Crítica | Rosa de Esperança

Lançado em 1942, sob o nome original Mrs Miniver em atenção a personagem de Gree Garson, Kay Miniver, o drama de guerra Rosa de Esperança começa tímido, após um letreiro que situa o espectador no cenário político da Inglaterra, e que discorre um pouco sobre a historia da família de classe media que será mostrada, nos idos de 1939.

O longa-metragem de William Wyler mostra o tal clã lidando com a imposição do famigerado “esforço de guerra”, que consiste basicamente na mobilização de pessoas comuns para tarefas de apoio bélico. Kay é mostrada como uma mulher comum, de afazeres e interesses que não fogem do ordeiro, ela é uma mulher bem comum, ela mora com seu marido Clem (Walter Pidgeon) e seus dias não vão muito além das tarefas caseiras. O filme é lento, visa  explanar a normalidade do cotidiano inglês, um povo que aquela altura do século XX era bastante pacifico e formal.

O roteiro adapta as tiras de jornais homônimas de Jan Struther, e há algumas diferenças dramáticas entre esta versão e a original. Os Miniver não são tão ricos, mas ainda assim moram em uma casa grande, chamada Starling, perto  de Tâmisa, em um confortável subúrbio inglês. Surpreende a escolha de Wyler por mostrar múltiplos cenários, para exemplificar bem como é a rotina das pessoas de diferentes classes na Grã-Bretanha, em especial antes dos ataques do Eixo. É como se o script aludisse para o quão maléfica e amaldiçoada é a intervenção dos nazistas e do III Reich, que causaram em corações e mentes muita raiva, ressentimento, para além até dos preconceitos defendidos por eles, uma vez que a postura hiper agressiva e ofensiva mexeu até com pessoas que não estavam no escopo judeu. O extremismo fascista interfere na vida de absolutamente todos.
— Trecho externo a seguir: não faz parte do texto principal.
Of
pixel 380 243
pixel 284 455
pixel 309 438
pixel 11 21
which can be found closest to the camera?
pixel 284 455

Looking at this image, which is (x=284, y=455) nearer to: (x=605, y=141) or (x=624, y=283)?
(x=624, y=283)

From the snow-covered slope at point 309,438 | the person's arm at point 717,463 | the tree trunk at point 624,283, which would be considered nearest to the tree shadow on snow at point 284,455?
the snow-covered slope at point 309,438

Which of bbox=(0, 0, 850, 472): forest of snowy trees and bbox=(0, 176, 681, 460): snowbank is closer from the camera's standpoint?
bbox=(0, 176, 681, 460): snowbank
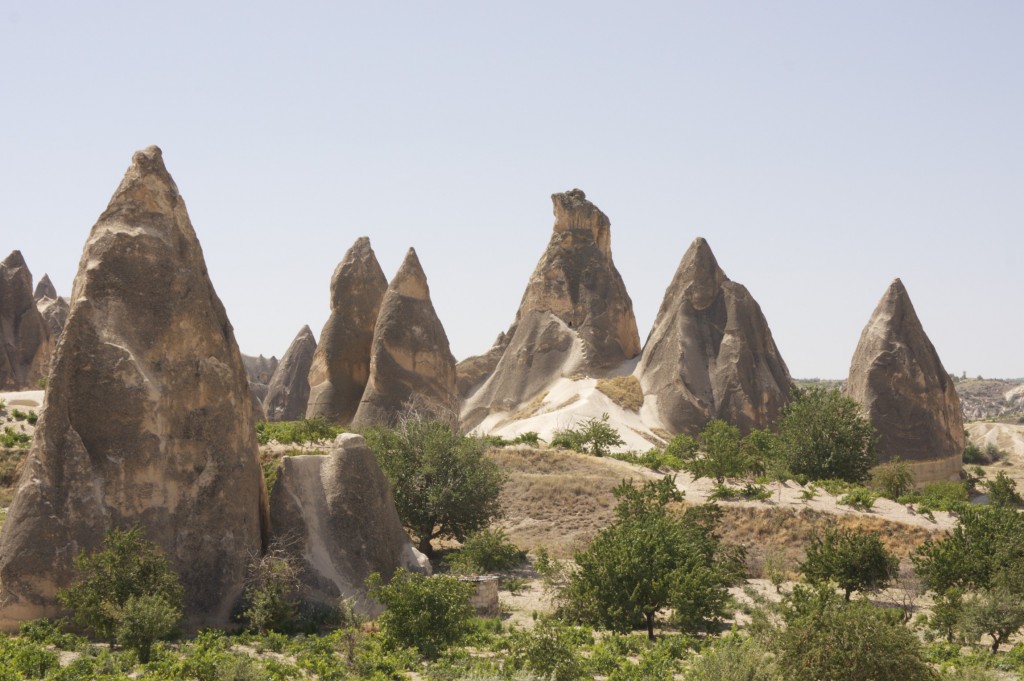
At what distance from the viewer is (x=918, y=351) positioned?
1700 inches

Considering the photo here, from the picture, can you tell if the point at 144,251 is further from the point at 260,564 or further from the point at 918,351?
the point at 918,351

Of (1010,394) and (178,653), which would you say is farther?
(1010,394)

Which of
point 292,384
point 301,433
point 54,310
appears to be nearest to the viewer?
point 301,433

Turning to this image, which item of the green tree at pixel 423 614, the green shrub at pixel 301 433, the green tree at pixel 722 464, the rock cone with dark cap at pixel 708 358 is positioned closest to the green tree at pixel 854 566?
the green tree at pixel 423 614

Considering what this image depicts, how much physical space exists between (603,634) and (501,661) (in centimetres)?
282

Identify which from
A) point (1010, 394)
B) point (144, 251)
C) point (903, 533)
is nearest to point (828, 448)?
point (903, 533)

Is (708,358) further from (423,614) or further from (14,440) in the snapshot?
(423,614)

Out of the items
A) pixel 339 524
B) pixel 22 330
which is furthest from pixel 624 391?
pixel 339 524

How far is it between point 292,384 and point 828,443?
102 ft

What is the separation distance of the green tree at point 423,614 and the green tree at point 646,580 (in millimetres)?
3051

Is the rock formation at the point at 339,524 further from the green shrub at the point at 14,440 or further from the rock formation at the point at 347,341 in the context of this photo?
the rock formation at the point at 347,341

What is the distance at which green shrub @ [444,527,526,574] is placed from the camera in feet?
70.5

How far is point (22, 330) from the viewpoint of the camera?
1783 inches

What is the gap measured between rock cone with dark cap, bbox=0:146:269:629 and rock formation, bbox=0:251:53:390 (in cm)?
3188
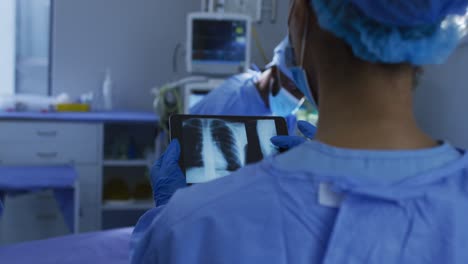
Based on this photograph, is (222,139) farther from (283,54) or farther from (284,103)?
(284,103)

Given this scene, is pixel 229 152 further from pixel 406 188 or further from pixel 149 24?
pixel 149 24

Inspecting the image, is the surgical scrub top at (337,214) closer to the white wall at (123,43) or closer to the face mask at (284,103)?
the face mask at (284,103)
A guerra só é dita como de fato acontecendo com aproximadamente um quarto de filme, e o clima e atmosfera mudam por completo. Até os momentos de descontração são comedidos, em lugares fechados, com as pessoas festejando, mas com seus uniformes e trajes formais. Os outros homens, adentram a historia como pessoas comuns, e logo depois, aparecem maltrapilhos, vindos da guerra, e incrivelmente não há tanto lamento pela chegada deles assim, mal alimentados, com perda de peso, claramente passando por necessidades pós chegada do campo de guerra.

Os vinte minutos finais mostram Miniver vivendo a desesperança de ter sua terra atacada por bombardeios aéreos, e é nesse clímax que Wyler justifica as premiações que ganhou, pois em meio ao cinema hollywoodiano dos anos quarenta, conseguir conduzir cenas com aviões não é tarefa das mais fáceis, ao contrário.
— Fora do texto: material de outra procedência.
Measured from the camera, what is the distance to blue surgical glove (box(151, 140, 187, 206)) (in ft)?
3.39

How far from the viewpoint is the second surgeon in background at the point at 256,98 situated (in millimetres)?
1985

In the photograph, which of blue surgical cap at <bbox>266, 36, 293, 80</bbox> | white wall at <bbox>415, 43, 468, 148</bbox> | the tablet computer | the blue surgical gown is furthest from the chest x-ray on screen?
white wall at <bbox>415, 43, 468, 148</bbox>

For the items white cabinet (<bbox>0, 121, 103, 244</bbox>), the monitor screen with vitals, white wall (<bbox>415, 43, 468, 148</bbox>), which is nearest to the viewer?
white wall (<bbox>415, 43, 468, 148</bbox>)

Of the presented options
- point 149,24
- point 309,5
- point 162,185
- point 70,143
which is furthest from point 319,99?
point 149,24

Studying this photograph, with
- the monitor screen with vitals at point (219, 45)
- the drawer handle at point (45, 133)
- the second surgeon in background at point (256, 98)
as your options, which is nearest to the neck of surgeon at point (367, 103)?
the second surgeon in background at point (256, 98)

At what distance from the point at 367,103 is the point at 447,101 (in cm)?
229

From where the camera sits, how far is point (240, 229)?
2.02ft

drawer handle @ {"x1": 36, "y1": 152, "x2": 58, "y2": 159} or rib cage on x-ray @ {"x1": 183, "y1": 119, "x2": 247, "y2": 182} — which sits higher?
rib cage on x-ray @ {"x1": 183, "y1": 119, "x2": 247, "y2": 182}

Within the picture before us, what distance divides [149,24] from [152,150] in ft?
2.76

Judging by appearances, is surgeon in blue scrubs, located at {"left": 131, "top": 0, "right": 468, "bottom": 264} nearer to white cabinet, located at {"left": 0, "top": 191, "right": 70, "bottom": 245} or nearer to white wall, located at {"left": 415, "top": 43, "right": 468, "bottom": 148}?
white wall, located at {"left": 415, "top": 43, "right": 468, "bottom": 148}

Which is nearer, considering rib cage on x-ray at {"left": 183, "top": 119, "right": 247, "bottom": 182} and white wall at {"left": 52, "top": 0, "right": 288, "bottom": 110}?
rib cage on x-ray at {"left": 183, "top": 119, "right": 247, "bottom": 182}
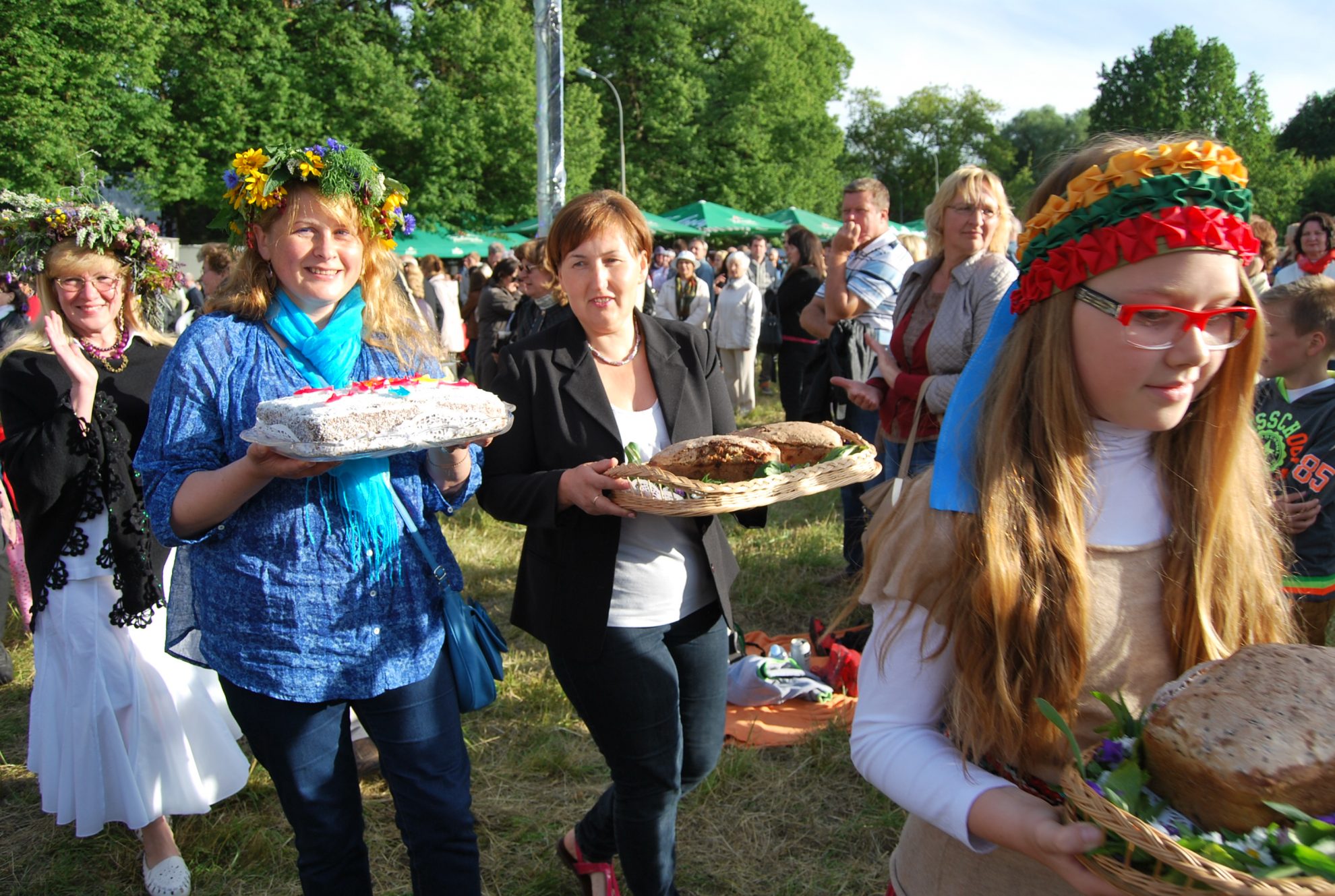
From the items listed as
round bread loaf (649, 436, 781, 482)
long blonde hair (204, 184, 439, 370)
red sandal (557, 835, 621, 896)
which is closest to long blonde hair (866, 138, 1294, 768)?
round bread loaf (649, 436, 781, 482)

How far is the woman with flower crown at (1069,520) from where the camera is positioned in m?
1.30

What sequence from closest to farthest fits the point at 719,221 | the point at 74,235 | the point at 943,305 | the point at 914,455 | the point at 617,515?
1. the point at 617,515
2. the point at 74,235
3. the point at 943,305
4. the point at 914,455
5. the point at 719,221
O diretor e a produção tiveram muita coragem, em retratar uma historia de orçamento estadunidense, situada na Europa na época em que o conflito mundial estava no auge. Não há concessões aos nazistas, apesar de não haver um confronto direto com os nazistas. O culto cristão, na igreja que sofreu com os ataques alemães serve de exemplo, e certamente foi por conta desses momentos que o filme se tornou tão adulado e louvado em sua época, fazendo valer um elogio de Winston Churchill, que dizia que esse era mais efetivo na guerra que uma frota de destróieres, e dada seu caráter denunciativo, ele de fato tinha razão.